Every system prompt is assembled from these layers plus the last few conversations. And critically, the memory is self-updating: a reflection pipeline runs after each conversation to extract new facts, confirm or challenge patterns, and decide Isaac's next opener, and a weekly synthesis (a Sunday cron job) writes growth scores, extracts the user's stated principles into a vault, and surfaces the blind spot the data implies.
Grounded in behavioral science, not vibes
The data model encodes real frameworks rather than generic positivity. Patterns and goals carry a Transtheoretical-Model change stage (precontemplation → maintenance) so Isaac matches the intervention to readiness instead of pushing action at someone who isn't there yet. Goals use WOOP / implementation intentions. Conversations track cognitive distortions, rumination, and a self-compassion ratio. The coaching adapts to where the person actually is.
Architecture
- Client: Expo + React Native + Expo Router. File-based routing across auth, a five-step onboarding flow (intro → quiz → reveal → goals → schedule), the tab app (home, chat, profile, vault), and conversation screens. State in Zustand, animation in Reanimated, styling in NativeWind.
- Backend: Supabase. Postgres with row-level security across 11+ tables, plus Postgres cron for the recurring jobs. All AI runs in Deno edge functions:
chat,onboarding,morning-prompt,reflection, andsynthesis, sharing the soul, archetype voices, and prompt builder. - The Vault: a knowledge graph. The user's principles, patterns, and conversations are nodes in a force-directed graph with backlinks, an Obsidian-style map of who they're becoming, rendered on-device.
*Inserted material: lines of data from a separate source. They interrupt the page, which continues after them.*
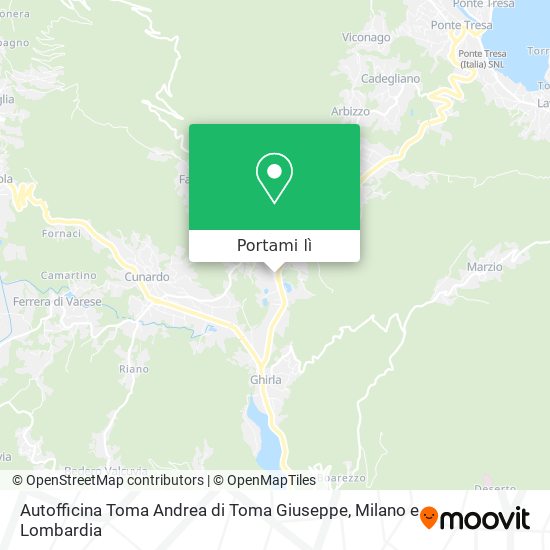 Mappa Autofficina Toma Andrea di Toma Giuseppe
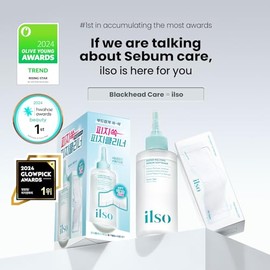 ilso Super Melting Sebum Softener, 5.29 fl oz, with 40 Skin Wrap Cotton Pads included, Pore Cleansing Solution, Blackhead Softener, Melts Away Blackhe
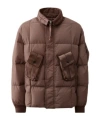C.p. Company Flatt Jacket In Brown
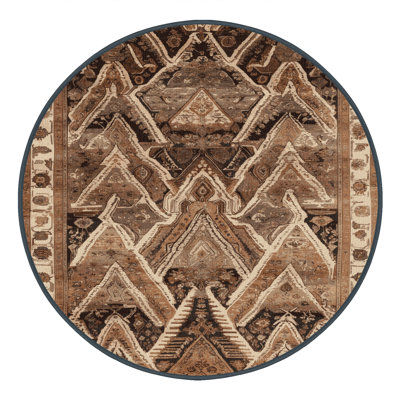 Machine Washable Persian Brown Area Rug
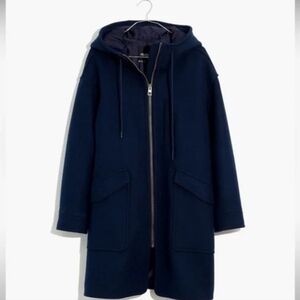 Madewell Dark Blue Hooded Utility Jacket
- Proactive, not reactive. A morning-prompt cron generates a contextual daily opener and pushes it via notifications. Isaac starts the conversation.
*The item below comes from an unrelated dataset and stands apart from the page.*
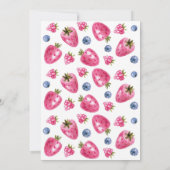 Berry Sweet Birthday Einladung Strawberry Thema (Rückseite)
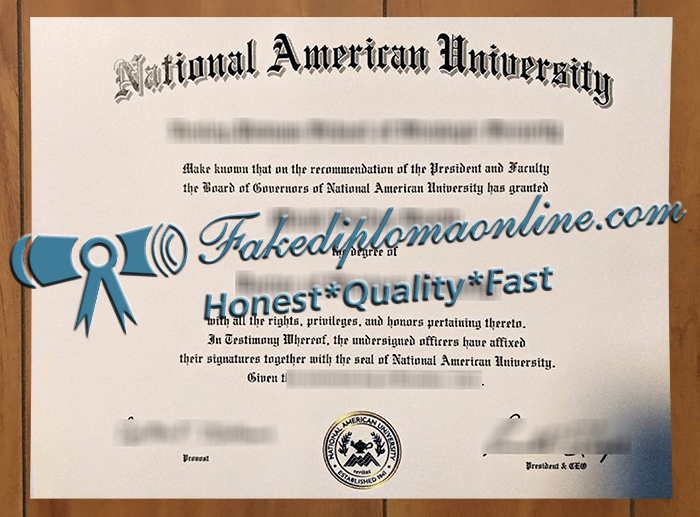 National American University diploma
The decision that ties it back to the desk: spend has a worst case
An app where every user can trigger unlimited LLM calls is an uncapped liability, exactly the kind of "what does this do on its worst day?" surface a risk desk is trained to see. Isaac handles it on two axes:
- Model routing by tier and task. Real-time conversation uses Claude Sonnet only for premium subscribers; the free tier and every background job (onboarding, morning prompts, reflection, weekly synthesis) run on the cheaper Haiku. The expensive model is reserved for the one place a human is waiting on the other end.
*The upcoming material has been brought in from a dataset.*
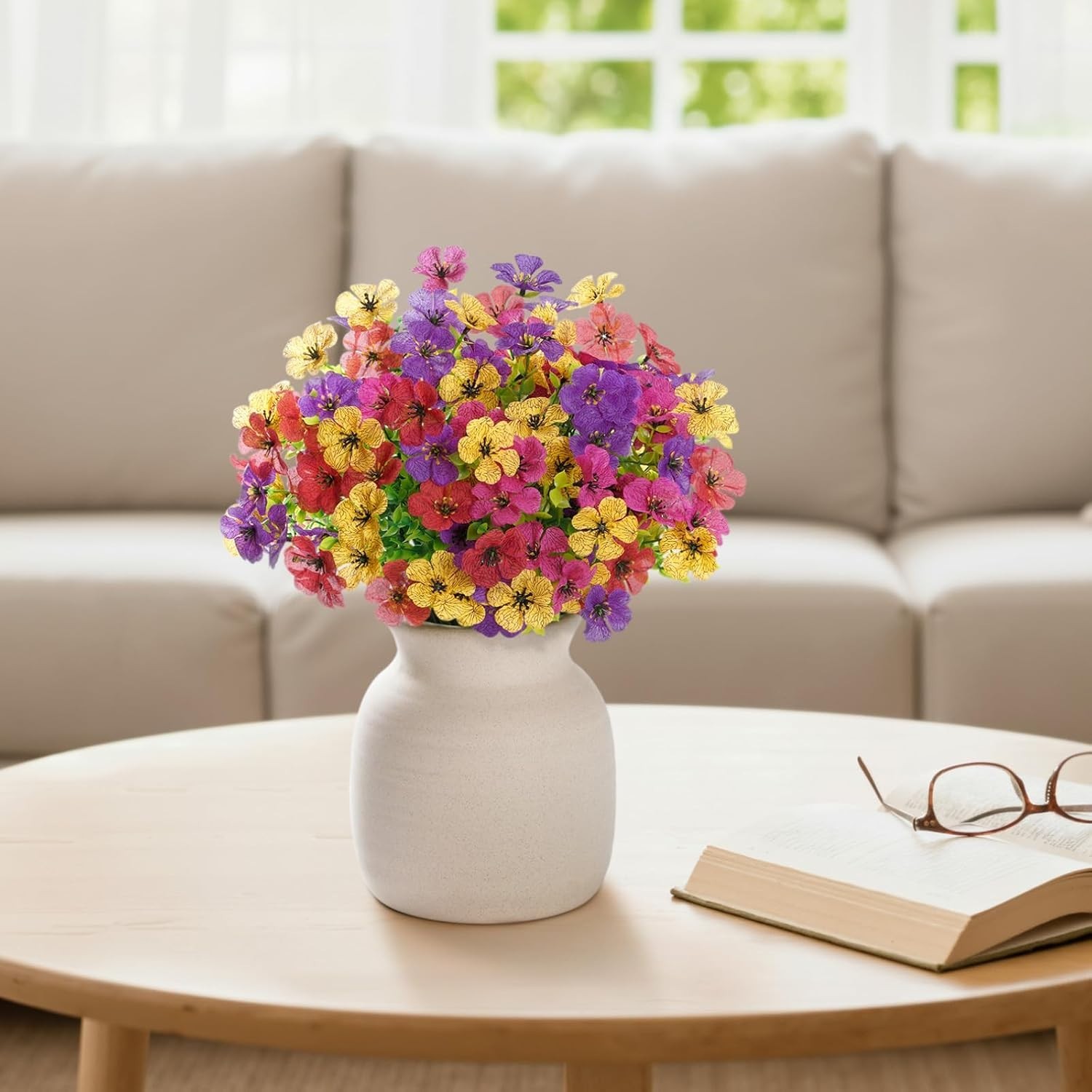 All-Season Artificial Daisy Floral Bundles – 12 Colors for Vibrant Home Decor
- A sliding-window rate limiter on the edge functions caps each user (chat at 30 messages per 10 minutes, morning prompts at two per hour), so a flood (accidental or hostile) can't run up the Anthropic bill.
Monetization runs through RevenueCat, and the premium tier is what unlocks Sonnet, so the cost structure and the business model are the same decision.
Status
A complete, working iOS build shipped to TestFlight: auth, onboarding, the full coaching loop, the vault, and the recurring jobs all wired to real data.
There's also a live, read-only web demo: a web version of Isaac signed into a fully-seeded sample account, no signup. Every write and spend path is disabled, the chat send most of all, since that's the only path that costs an LLM call. So the entire interface is explorable by anyone and the public URL can't run up an API bill: the worst-day question, answered before the link goes out.